### Instructions to follow
In the records below, give the stretch from the line containing "In the viewer's perspective, which of" through the line containing "(11,68) < (785,507)", both included, as a JSON list of strings with one string per line. Leave out blank lines.

### Data shown
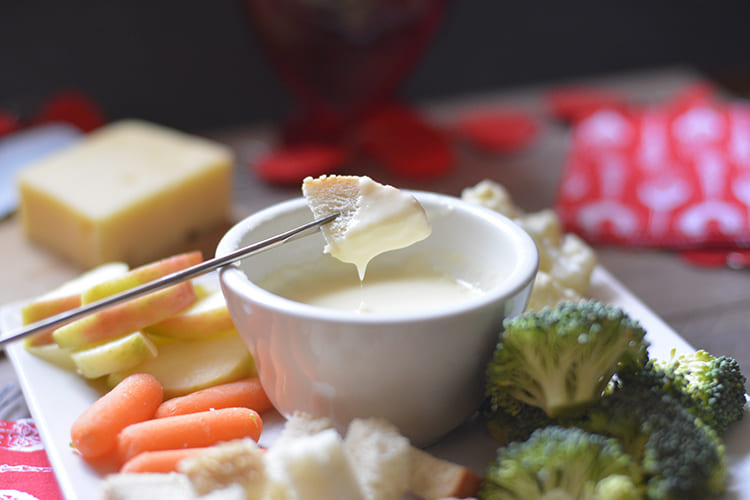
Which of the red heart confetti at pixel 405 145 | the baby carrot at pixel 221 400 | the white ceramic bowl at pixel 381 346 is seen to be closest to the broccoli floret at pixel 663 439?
the white ceramic bowl at pixel 381 346

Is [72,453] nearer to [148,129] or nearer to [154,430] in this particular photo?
[154,430]

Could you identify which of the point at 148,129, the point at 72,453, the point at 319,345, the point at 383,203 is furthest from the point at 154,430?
the point at 148,129

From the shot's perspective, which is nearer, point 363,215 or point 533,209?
point 363,215

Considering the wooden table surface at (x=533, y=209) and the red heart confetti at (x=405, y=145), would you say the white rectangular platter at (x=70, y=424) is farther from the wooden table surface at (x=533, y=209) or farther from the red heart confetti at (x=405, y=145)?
the red heart confetti at (x=405, y=145)

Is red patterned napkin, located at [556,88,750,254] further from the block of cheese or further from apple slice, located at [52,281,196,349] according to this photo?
apple slice, located at [52,281,196,349]

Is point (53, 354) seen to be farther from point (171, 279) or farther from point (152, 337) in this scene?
point (171, 279)

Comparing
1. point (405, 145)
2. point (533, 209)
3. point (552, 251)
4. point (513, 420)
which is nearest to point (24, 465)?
point (513, 420)
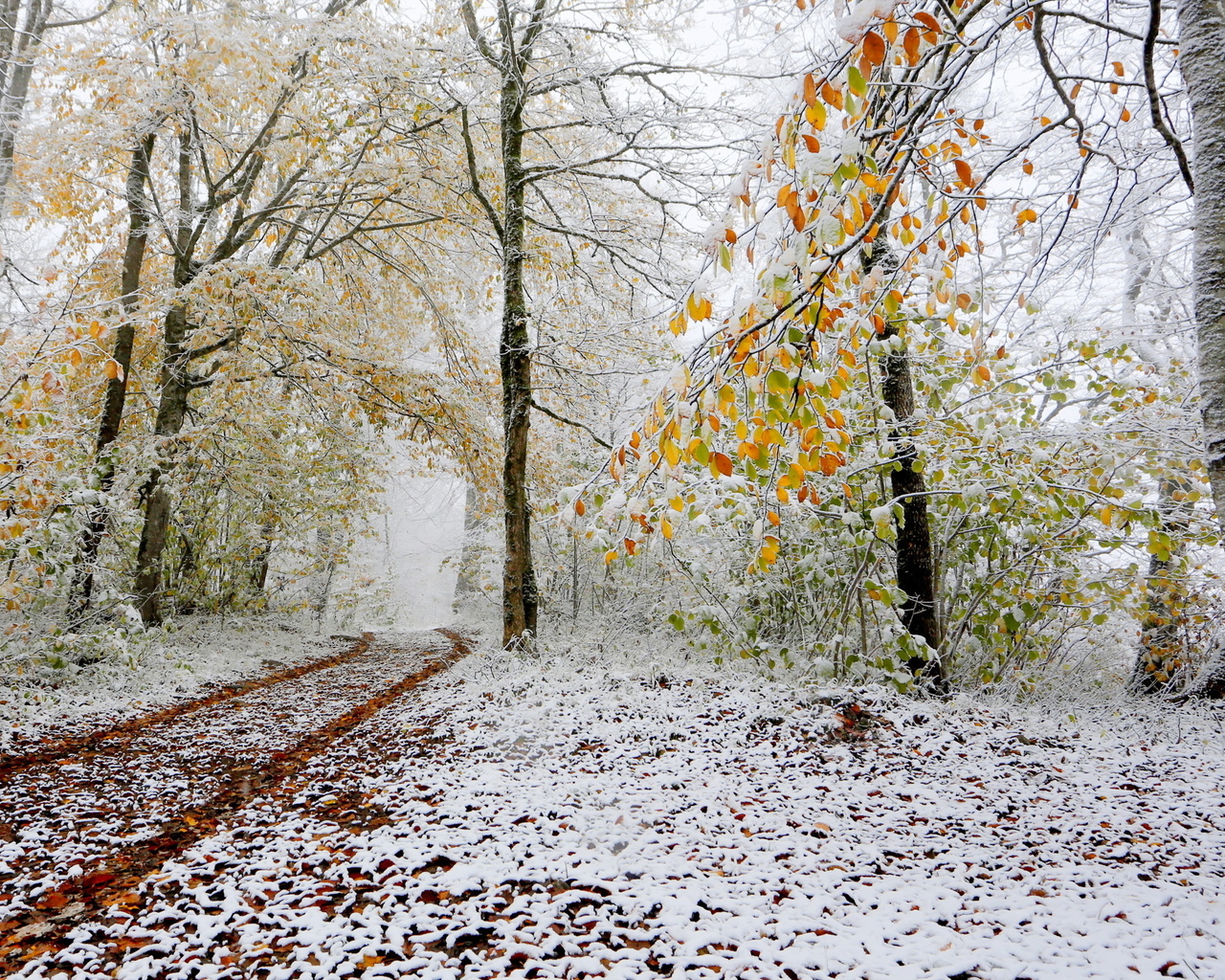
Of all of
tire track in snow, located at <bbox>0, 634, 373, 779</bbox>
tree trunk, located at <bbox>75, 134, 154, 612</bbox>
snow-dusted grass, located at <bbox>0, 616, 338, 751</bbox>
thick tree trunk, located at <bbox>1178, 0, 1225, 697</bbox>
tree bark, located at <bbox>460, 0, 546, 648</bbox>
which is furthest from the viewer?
tree bark, located at <bbox>460, 0, 546, 648</bbox>

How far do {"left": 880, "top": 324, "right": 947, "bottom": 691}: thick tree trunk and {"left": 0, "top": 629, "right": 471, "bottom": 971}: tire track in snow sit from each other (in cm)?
476

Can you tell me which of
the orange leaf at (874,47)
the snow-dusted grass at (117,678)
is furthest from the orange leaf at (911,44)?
the snow-dusted grass at (117,678)

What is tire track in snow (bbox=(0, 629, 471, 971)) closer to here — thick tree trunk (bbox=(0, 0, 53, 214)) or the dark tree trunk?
the dark tree trunk

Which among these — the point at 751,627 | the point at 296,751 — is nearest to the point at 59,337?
the point at 296,751

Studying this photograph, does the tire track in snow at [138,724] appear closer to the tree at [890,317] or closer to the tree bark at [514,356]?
the tree bark at [514,356]

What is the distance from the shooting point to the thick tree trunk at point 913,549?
5363 millimetres

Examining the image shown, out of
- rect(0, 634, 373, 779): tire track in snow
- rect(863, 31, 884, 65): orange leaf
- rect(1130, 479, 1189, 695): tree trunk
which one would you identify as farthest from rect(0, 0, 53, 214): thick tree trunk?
rect(1130, 479, 1189, 695): tree trunk

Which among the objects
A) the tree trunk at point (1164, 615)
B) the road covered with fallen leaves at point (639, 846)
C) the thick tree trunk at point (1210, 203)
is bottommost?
the road covered with fallen leaves at point (639, 846)

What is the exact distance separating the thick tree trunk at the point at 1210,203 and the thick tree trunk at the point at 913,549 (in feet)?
11.4

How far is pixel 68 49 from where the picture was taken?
7.63m

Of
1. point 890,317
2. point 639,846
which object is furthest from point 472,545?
point 890,317

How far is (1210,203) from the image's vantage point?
5.85 feet

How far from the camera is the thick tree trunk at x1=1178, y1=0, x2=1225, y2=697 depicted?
5.71 feet

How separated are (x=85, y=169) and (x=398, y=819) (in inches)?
371
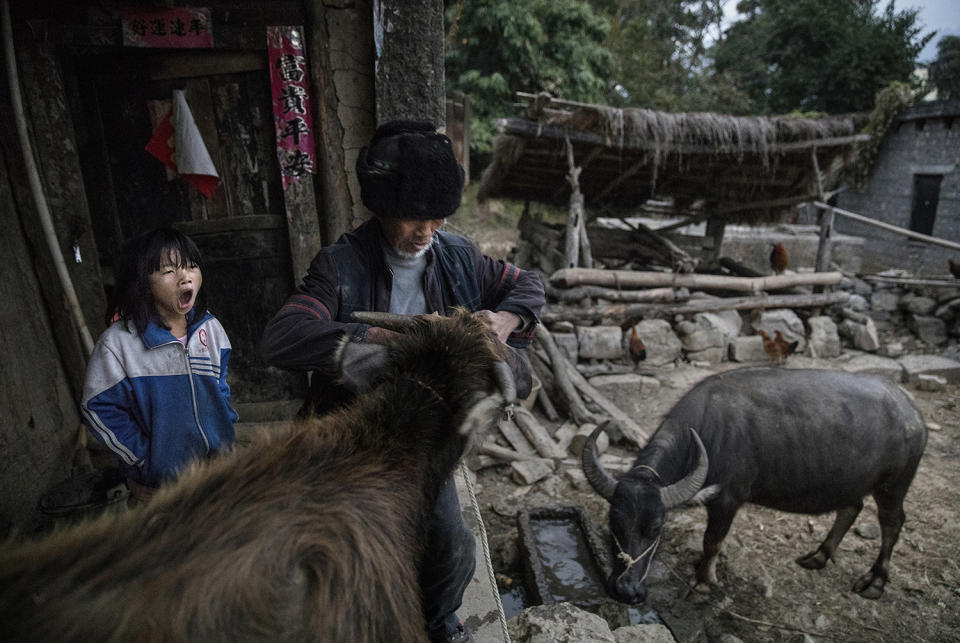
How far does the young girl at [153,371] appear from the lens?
192 centimetres

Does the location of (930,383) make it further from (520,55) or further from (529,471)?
(520,55)

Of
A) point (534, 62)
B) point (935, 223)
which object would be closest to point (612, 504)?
point (534, 62)

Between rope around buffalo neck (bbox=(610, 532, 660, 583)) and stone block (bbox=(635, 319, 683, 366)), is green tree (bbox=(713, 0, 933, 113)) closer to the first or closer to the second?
stone block (bbox=(635, 319, 683, 366))

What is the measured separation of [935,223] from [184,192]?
19.3 meters

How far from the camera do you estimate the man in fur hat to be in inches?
69.0

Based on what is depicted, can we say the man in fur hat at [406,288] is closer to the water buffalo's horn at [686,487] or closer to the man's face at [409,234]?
the man's face at [409,234]

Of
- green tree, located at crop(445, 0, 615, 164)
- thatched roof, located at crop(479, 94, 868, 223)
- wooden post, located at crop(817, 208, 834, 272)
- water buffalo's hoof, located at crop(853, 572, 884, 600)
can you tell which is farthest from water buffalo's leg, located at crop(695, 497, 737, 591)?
green tree, located at crop(445, 0, 615, 164)

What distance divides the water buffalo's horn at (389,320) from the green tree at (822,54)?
2416 centimetres

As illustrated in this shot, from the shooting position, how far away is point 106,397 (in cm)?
191

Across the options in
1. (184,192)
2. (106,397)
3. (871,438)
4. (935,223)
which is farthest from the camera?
(935,223)

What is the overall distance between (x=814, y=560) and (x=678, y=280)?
5.63 meters

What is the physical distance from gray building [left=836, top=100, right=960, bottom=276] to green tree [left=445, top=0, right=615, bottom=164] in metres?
9.45

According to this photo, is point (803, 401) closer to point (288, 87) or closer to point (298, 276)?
point (298, 276)

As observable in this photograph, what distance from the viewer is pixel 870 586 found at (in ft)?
12.7
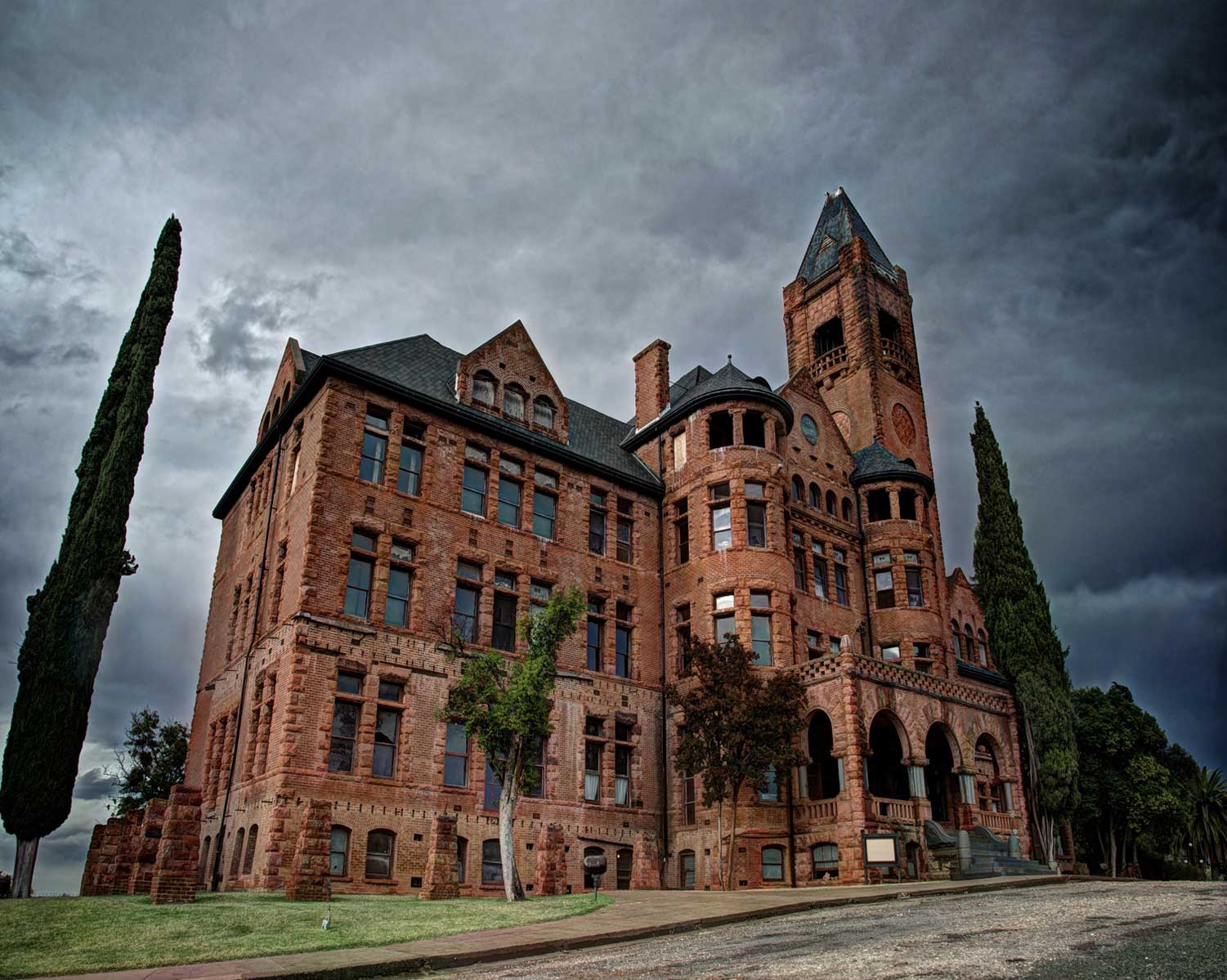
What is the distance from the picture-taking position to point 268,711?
2638cm

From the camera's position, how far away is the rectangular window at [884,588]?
36.9m

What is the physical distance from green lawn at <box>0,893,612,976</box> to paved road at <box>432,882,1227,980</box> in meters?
2.75

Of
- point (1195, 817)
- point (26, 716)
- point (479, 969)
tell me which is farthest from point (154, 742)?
point (1195, 817)

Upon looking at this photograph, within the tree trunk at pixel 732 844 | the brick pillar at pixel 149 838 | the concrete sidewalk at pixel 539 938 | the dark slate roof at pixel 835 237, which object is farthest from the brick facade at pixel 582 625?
the dark slate roof at pixel 835 237

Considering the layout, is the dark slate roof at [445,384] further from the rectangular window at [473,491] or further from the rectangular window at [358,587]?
the rectangular window at [358,587]

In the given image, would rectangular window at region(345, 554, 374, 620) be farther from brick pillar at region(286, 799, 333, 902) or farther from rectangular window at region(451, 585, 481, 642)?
brick pillar at region(286, 799, 333, 902)

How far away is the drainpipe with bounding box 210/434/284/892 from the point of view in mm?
26469

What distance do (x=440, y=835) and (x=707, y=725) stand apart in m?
9.42

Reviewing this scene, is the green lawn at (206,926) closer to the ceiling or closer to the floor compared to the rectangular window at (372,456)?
closer to the floor

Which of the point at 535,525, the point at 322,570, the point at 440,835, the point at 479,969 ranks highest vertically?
the point at 535,525

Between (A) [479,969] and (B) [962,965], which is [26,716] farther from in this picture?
(B) [962,965]

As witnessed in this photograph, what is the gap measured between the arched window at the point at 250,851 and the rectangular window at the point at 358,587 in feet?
19.4

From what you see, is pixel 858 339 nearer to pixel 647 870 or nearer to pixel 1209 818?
pixel 647 870

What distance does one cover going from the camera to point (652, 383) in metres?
39.0
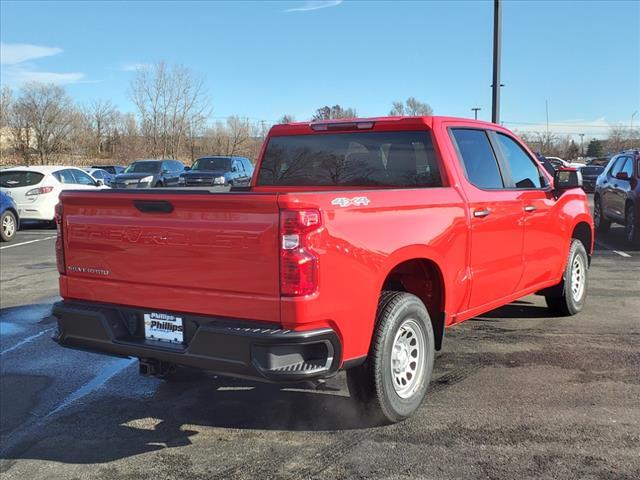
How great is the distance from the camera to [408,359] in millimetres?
4012

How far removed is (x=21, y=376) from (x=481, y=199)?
394 cm

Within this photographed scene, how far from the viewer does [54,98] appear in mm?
51125

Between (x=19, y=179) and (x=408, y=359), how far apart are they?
13750 millimetres

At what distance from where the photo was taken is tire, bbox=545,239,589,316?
20.5ft

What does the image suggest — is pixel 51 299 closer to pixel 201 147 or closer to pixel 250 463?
pixel 250 463

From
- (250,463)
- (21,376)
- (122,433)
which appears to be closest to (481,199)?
(250,463)

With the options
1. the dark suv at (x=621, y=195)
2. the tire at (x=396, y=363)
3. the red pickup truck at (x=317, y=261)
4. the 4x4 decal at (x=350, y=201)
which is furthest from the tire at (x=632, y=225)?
the 4x4 decal at (x=350, y=201)

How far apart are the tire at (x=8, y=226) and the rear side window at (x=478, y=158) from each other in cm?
1140

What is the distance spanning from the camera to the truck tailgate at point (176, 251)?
3.19 meters

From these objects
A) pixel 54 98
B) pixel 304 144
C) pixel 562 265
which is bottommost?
pixel 562 265

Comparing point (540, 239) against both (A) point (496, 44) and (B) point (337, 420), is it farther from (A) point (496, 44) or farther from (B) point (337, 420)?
(A) point (496, 44)

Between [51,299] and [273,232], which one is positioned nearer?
[273,232]

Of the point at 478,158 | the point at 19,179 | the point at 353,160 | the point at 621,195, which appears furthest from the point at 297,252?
the point at 19,179

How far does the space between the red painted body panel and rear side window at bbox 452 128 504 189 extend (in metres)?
0.16
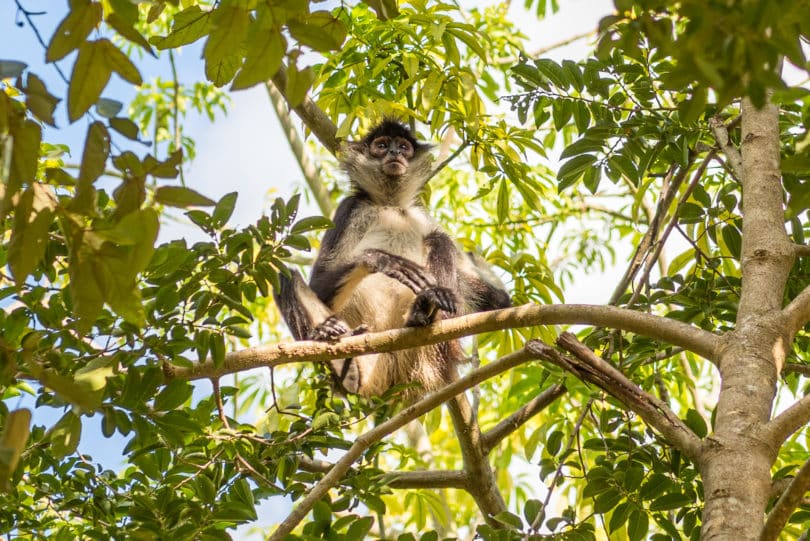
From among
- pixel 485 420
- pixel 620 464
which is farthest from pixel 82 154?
pixel 485 420

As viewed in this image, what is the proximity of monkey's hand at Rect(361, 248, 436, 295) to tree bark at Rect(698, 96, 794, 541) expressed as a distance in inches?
79.5

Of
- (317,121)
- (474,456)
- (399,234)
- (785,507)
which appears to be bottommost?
(785,507)

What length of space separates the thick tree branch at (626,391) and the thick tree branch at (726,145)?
3.85 ft

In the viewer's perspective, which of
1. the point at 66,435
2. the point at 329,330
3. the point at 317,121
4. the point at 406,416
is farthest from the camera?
the point at 317,121

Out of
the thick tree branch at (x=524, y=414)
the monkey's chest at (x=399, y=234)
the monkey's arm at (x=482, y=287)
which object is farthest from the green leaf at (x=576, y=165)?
the monkey's chest at (x=399, y=234)

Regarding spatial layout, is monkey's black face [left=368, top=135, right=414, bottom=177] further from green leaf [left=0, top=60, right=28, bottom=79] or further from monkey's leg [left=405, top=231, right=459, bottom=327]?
green leaf [left=0, top=60, right=28, bottom=79]

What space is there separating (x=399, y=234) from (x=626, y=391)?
2.98 metres

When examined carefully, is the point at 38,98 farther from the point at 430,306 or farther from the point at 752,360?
the point at 430,306

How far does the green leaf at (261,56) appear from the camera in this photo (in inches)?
70.6

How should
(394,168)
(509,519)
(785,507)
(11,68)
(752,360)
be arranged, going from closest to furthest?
(11,68) < (785,507) < (752,360) < (509,519) < (394,168)

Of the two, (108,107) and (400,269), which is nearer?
(108,107)

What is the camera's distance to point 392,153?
20.6 ft

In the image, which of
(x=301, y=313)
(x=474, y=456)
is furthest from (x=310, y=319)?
(x=474, y=456)

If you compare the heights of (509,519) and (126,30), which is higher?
(126,30)
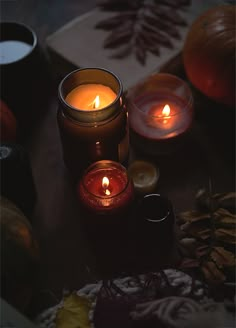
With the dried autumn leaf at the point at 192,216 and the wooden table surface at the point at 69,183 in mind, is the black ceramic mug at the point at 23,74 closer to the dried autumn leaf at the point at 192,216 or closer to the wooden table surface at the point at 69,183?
the wooden table surface at the point at 69,183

### Solved problem
[
  "In the viewer's perspective, which of",
  "1. the point at 66,435",
  "2. the point at 329,330",
  "3. the point at 317,121",
  "4. the point at 406,416",
  "is farthest from the camera?",
  "the point at 317,121",
  "Out of",
  "the thick tree branch at (x=524, y=414)",
  "the monkey's chest at (x=399, y=234)",
  "the monkey's arm at (x=482, y=287)",
  "which object is farthest from the green leaf at (x=576, y=165)?",
  "the monkey's chest at (x=399, y=234)",
  "Regarding spatial layout, is monkey's black face [left=368, top=135, right=414, bottom=177] further from green leaf [left=0, top=60, right=28, bottom=79] or further from monkey's leg [left=405, top=231, right=459, bottom=327]?",
  "green leaf [left=0, top=60, right=28, bottom=79]",
  "What space is there separating (x=399, y=234) from (x=626, y=391)?",
  "2.98 metres",
  "When examined carefully, is the point at 38,98 farther from the point at 430,306 or farther from the point at 752,360?",
  "the point at 430,306",
  "How far does the green leaf at (261,56) appear from the camera in this photo (in inches)?",
  "70.6",
  "How should",
  "(394,168)",
  "(509,519)",
  "(785,507)",
  "(11,68)",
  "(752,360)",
  "be arranged, going from closest to furthest?",
  "(11,68) < (785,507) < (752,360) < (509,519) < (394,168)"
]